Stored data
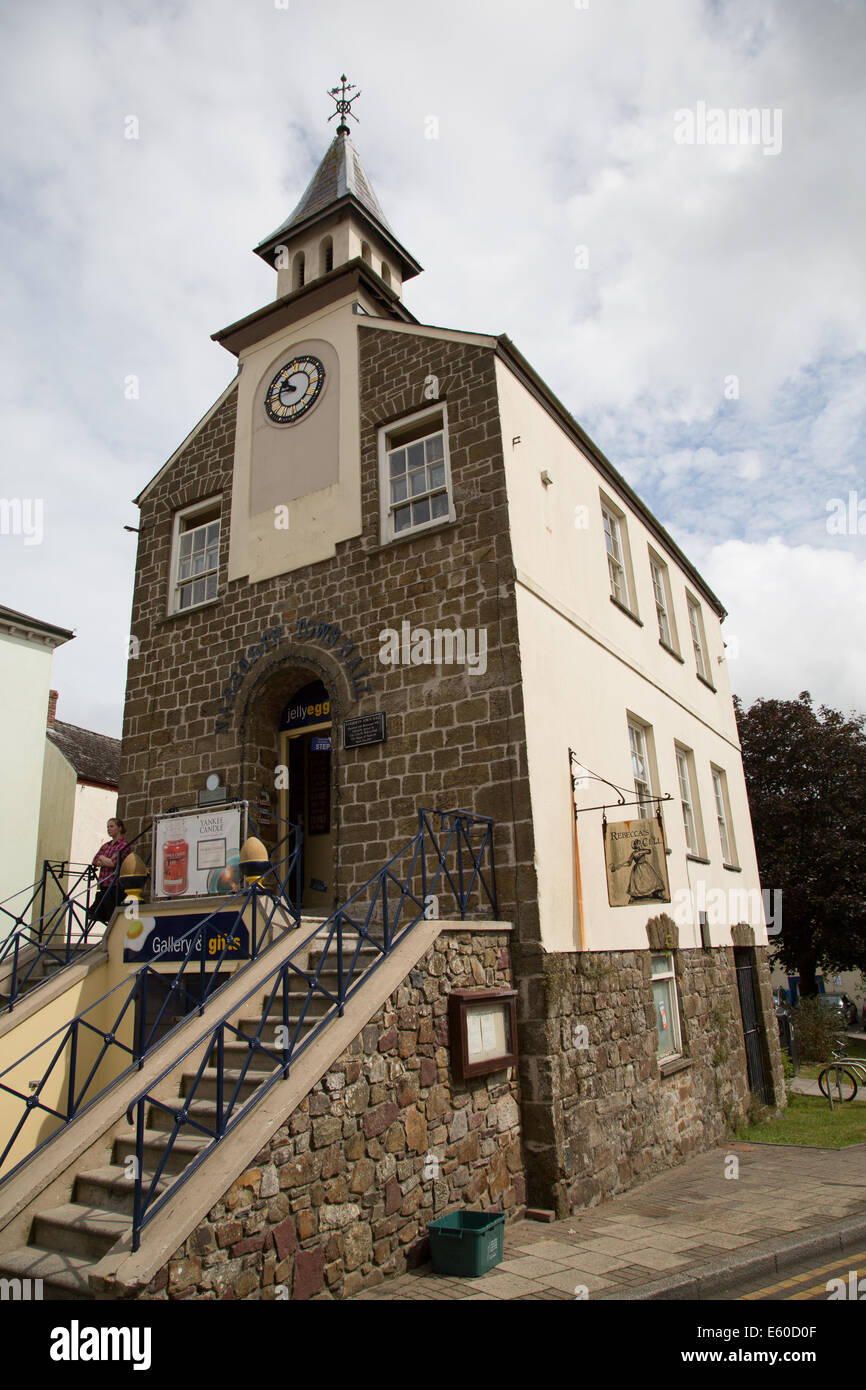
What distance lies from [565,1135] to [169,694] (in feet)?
25.0

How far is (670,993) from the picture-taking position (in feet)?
38.8

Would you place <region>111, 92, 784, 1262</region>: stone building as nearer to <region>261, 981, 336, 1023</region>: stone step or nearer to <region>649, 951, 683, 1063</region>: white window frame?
<region>649, 951, 683, 1063</region>: white window frame

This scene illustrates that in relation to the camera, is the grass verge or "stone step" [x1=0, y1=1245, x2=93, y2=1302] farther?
the grass verge

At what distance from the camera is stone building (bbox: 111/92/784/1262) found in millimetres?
8945

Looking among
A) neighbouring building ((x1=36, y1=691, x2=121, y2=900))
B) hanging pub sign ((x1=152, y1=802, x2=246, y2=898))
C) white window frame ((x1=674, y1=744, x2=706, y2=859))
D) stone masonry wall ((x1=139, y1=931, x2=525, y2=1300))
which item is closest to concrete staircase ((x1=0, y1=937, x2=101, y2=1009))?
hanging pub sign ((x1=152, y1=802, x2=246, y2=898))

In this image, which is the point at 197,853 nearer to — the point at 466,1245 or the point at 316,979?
the point at 316,979

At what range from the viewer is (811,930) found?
98.5 feet

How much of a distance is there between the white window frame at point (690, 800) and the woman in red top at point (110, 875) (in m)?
8.23

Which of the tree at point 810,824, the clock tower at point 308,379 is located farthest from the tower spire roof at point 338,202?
the tree at point 810,824

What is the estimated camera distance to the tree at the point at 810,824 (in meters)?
29.1

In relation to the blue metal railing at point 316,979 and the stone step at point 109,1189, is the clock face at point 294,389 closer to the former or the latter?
the blue metal railing at point 316,979

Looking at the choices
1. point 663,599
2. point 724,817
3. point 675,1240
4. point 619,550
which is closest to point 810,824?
point 724,817

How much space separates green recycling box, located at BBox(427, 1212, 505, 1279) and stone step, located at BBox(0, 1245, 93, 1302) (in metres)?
2.41

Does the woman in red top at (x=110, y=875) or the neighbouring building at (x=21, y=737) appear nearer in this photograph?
the woman in red top at (x=110, y=875)
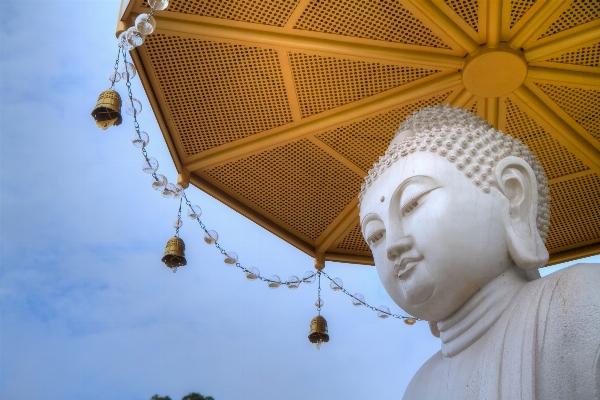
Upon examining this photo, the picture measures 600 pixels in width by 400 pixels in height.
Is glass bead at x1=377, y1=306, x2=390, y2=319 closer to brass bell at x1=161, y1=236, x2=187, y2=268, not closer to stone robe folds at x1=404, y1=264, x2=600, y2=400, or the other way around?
brass bell at x1=161, y1=236, x2=187, y2=268

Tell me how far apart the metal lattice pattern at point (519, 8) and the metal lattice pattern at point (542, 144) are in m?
0.81

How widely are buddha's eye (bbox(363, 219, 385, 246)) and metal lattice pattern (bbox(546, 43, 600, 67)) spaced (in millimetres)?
3068

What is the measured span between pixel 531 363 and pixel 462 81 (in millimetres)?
3642

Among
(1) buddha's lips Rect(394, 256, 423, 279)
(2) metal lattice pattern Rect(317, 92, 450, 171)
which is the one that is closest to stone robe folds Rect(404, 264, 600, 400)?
(1) buddha's lips Rect(394, 256, 423, 279)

Short exercise — Keep only the lines from the one containing "Upon examining this" to the end of the entries, and repeat them exactly.

Solved problem —
Upon examining this photo, the picture measures 600 pixels in width by 400 pixels in height.
Is glass bead at x1=377, y1=306, x2=390, y2=319 closer to brass bell at x1=161, y1=236, x2=187, y2=268, not closer to stone robe folds at x1=404, y1=264, x2=600, y2=400, or the other way around?
brass bell at x1=161, y1=236, x2=187, y2=268

Tell me how far apart the metal lattice pattern at point (519, 8) and the metal lattice pattern at point (542, 144) are in m?
0.81

How widely are buddha's eye (bbox(363, 219, 385, 246)) and metal lattice pattern (bbox(546, 43, 600, 67)) spaced (in millimetres)?
3068

What is the measured span between pixel 531 363 and pixel 462 81 (in millimetres)?
3642

Among
(1) buddha's lips Rect(394, 256, 423, 279)
(2) metal lattice pattern Rect(317, 92, 450, 171)
which is the one that is closest to stone robe folds Rect(404, 264, 600, 400)?
(1) buddha's lips Rect(394, 256, 423, 279)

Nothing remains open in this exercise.